A puzzle master looks at that timeline. The cuisine did not degrade through cultural negligence. It was dismantled by three forces. Urbanization severed agricultural knowledge. Industrialization replaced whole foods with processed counterfeits. Corporate marketing sold the counterfeit back as heritage.

The Solution

Reverse all three variables. Restore the agricultural knowledge. Reject the processed counterfeit. Reclaim the original cuisine that kept a people alive.

“You cannot cure what you refuse to diagnose.”

The diagnosis is not a cultural failing. It is a corporate and systemic assault. Beginning in the 1970s, a coordinated shift dismantled a 300-year-old culinary tradition. Fast-food expansion and USDA subsidies drove it. They replaced a cuisine of legumes and greens with a cuisine of sugar and fat. They did not just sell us food. They sold us amnesia.

Top 5 Solutions That Are Already Working

1. Geisinger Health’s Fresh Food Farmacy. This food-as-medicine program is in Pennsylvania. It prescribes weekly boxes of fresh food to patients with diabetes. Patients also get cooking classes. Their blood sugar dropped an average of 2.1 points in 18 months. Health care costs fell 80%. The cost is about $1,000 to $2,400 per person per year for food.

2. Wholesome Wave Produce Prescription Programs. Doctors in 22 locations write prescriptions for fresh fruits and vegetables. Patients redeem them at farmers markets. A study of 3,881 participants found fruit and vegetable consumption rose. Blood sugar dropped by 0.81%. The median cost is $63 per person per month.

3. Mexico’s Progresa/Oportunidades/Prospera Program. This nationwide program gives cash to families. They must attend health visits and nutrition education. Children get nutritional supplements. Illness in treatment households dropped 23%. Anemia fell 18%. The program shows cash tied to education improves diet at a national scale.

4. SNAP-Ed Nutrition Education Program. This federally funded program reaches nearly 5 million people. It provides cooking classes and nutrition training. 52% of participants improved food management. 61% improved nutrition practices.
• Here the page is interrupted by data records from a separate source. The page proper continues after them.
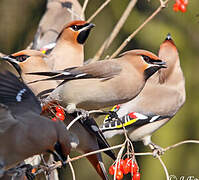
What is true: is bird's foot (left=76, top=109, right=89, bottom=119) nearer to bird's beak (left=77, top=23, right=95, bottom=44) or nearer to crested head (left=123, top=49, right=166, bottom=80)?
crested head (left=123, top=49, right=166, bottom=80)

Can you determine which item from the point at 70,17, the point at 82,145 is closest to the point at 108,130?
the point at 82,145

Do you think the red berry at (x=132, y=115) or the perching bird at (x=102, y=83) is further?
the red berry at (x=132, y=115)

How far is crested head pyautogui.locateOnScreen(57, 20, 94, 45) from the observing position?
419 cm

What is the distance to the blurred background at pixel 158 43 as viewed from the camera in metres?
6.09

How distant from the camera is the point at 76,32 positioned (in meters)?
4.21

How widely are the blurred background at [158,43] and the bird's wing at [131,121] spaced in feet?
4.70

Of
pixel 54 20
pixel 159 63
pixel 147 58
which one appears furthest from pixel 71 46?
pixel 54 20

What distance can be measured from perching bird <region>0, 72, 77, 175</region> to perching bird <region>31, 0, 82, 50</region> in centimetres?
247

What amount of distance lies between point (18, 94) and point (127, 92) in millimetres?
862

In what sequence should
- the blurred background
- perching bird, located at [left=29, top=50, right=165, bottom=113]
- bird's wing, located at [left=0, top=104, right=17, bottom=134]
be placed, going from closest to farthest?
bird's wing, located at [left=0, top=104, right=17, bottom=134] < perching bird, located at [left=29, top=50, right=165, bottom=113] < the blurred background

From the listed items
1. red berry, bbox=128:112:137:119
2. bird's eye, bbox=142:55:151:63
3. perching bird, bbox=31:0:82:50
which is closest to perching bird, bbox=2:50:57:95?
bird's eye, bbox=142:55:151:63

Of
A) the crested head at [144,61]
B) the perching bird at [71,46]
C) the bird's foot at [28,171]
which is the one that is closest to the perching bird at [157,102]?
the perching bird at [71,46]

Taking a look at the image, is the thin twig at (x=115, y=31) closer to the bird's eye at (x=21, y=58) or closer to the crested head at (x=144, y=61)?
the crested head at (x=144, y=61)

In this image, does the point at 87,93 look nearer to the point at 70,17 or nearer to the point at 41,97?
the point at 41,97
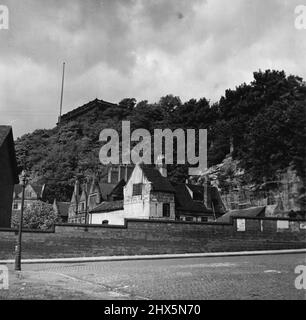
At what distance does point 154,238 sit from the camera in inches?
1156

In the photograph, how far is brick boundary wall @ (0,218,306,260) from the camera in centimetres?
2634

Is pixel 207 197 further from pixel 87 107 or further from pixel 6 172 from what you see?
pixel 87 107

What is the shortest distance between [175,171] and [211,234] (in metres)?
40.4

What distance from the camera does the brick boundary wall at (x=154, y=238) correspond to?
2634cm

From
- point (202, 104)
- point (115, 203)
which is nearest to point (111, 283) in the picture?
point (115, 203)

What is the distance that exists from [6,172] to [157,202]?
1638 cm

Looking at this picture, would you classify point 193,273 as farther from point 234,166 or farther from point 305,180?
point 234,166

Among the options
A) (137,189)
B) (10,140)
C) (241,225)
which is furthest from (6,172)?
(241,225)

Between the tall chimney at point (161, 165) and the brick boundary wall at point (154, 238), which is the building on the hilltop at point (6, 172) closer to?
the brick boundary wall at point (154, 238)

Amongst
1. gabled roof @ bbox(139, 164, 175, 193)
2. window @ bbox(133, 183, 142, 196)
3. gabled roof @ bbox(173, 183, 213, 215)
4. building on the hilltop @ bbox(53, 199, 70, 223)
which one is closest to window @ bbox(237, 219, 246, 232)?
gabled roof @ bbox(139, 164, 175, 193)

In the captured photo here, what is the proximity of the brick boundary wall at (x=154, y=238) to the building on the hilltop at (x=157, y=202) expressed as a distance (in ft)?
38.7

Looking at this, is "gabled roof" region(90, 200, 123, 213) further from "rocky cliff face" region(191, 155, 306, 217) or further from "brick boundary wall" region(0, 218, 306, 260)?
"brick boundary wall" region(0, 218, 306, 260)

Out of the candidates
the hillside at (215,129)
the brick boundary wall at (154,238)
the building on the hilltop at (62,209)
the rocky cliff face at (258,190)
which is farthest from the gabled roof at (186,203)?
the building on the hilltop at (62,209)
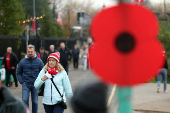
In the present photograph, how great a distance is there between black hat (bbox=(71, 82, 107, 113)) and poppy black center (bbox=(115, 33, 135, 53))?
0.42 m

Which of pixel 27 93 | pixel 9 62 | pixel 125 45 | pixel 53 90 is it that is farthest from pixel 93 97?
pixel 9 62

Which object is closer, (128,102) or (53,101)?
(128,102)

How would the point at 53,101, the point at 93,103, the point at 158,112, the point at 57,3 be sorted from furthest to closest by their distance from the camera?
the point at 57,3
the point at 158,112
the point at 53,101
the point at 93,103

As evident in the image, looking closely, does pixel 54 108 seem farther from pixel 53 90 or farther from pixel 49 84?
pixel 49 84

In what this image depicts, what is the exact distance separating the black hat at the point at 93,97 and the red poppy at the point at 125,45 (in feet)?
1.23

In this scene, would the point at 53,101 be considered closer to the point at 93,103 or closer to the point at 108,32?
the point at 93,103

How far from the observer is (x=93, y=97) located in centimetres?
207

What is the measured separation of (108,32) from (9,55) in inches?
546

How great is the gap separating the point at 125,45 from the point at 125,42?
0.02 m

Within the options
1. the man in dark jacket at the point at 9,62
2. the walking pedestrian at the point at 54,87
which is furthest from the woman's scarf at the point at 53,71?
the man in dark jacket at the point at 9,62

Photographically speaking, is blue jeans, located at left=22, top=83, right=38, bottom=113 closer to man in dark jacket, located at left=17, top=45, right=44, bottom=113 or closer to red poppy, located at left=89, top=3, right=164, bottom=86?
man in dark jacket, located at left=17, top=45, right=44, bottom=113

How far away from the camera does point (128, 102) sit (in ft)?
5.56

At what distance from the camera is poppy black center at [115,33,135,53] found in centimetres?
164

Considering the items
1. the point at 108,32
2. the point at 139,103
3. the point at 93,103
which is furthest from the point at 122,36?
the point at 139,103
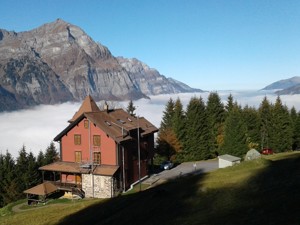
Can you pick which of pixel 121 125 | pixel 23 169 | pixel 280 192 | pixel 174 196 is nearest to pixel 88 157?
pixel 121 125

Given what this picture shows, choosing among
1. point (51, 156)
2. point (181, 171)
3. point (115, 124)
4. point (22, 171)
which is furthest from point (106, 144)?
point (51, 156)

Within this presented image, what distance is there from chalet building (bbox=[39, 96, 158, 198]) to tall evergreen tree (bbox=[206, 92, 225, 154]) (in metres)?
26.4

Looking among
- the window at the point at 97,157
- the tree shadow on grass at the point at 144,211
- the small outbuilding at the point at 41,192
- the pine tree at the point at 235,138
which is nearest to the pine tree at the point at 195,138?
the pine tree at the point at 235,138

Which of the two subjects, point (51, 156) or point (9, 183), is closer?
point (9, 183)

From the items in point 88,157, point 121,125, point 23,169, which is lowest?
point 23,169

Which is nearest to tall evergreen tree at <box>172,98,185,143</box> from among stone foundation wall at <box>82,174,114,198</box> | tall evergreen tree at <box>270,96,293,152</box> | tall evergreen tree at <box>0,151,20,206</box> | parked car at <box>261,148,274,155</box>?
parked car at <box>261,148,274,155</box>

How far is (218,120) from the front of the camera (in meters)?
85.3

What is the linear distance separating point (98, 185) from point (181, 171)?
18.5 meters

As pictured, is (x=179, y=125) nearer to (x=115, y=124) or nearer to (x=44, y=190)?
(x=115, y=124)

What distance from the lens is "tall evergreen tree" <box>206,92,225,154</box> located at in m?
81.4

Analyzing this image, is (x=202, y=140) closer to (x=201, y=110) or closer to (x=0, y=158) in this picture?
(x=201, y=110)

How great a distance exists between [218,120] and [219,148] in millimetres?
8220

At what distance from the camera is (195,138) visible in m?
78.5

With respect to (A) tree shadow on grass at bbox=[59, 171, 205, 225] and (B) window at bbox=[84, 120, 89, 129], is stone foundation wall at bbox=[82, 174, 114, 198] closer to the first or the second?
(B) window at bbox=[84, 120, 89, 129]
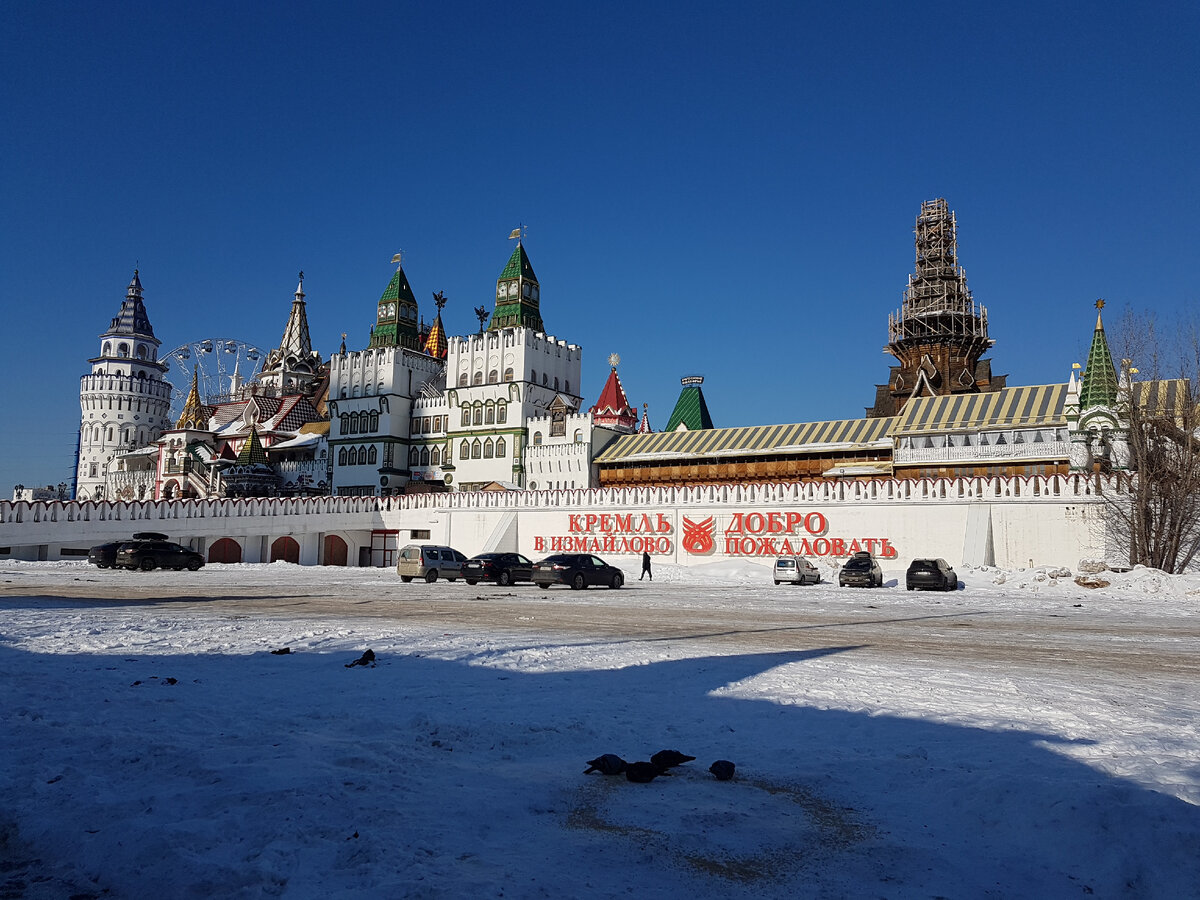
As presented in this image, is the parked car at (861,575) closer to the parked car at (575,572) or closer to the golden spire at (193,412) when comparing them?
the parked car at (575,572)

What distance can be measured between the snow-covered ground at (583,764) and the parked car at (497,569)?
18668 mm

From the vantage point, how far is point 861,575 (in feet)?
110

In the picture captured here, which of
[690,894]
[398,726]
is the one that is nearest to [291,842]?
[690,894]

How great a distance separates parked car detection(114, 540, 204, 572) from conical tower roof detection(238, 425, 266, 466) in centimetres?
4221

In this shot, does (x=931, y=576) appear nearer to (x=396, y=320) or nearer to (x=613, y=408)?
(x=613, y=408)

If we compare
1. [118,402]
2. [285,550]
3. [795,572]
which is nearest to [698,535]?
[795,572]

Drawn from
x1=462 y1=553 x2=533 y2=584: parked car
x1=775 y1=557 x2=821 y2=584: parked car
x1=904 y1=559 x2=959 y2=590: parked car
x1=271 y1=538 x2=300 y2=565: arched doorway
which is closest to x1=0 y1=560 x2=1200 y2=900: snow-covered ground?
x1=904 y1=559 x2=959 y2=590: parked car

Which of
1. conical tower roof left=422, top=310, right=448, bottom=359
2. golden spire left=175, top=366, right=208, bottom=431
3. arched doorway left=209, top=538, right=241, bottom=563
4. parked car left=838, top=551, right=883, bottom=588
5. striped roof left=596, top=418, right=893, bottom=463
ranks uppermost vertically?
conical tower roof left=422, top=310, right=448, bottom=359

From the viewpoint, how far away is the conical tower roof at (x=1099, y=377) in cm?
3981

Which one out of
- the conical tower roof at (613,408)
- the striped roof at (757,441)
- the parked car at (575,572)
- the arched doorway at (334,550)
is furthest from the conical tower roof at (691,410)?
the parked car at (575,572)

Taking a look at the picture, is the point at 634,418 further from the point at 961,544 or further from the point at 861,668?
the point at 861,668

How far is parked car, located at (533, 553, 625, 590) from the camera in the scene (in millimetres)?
32406

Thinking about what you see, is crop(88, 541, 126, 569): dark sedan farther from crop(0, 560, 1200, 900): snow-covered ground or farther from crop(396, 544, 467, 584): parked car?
crop(0, 560, 1200, 900): snow-covered ground

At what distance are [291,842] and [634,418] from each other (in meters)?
66.7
Fruit and vegetable consumption rose.

5. CDC National Diabetes Prevention Program (DPP). This lifestyle change program lasts 6 months. It focuses on weight loss and physical activity. Participants cut their risk of developing type 2 diabetes by 58%. For those over 60, the risk fell by 71%. The program is now covered by Medicare. Prevention works and is cheaper than treatment.

The Bottom Line

The numbers tell a story that no cultural narrative can override.

The Black American diet was not destroyed by culture. It was damaged by displacement. Then it was destroyed by an industrial food system that targeted vulnerable communities. The solution is the same cuisine that sustained a people through slavery — whole foods, grown close to home, prepared with ancestral knowledge.

Ninety-three billion dollars per year is a civilization-level indictment. Every year we treat symptoms instead of restoring the diet is another year of bodies paying the price.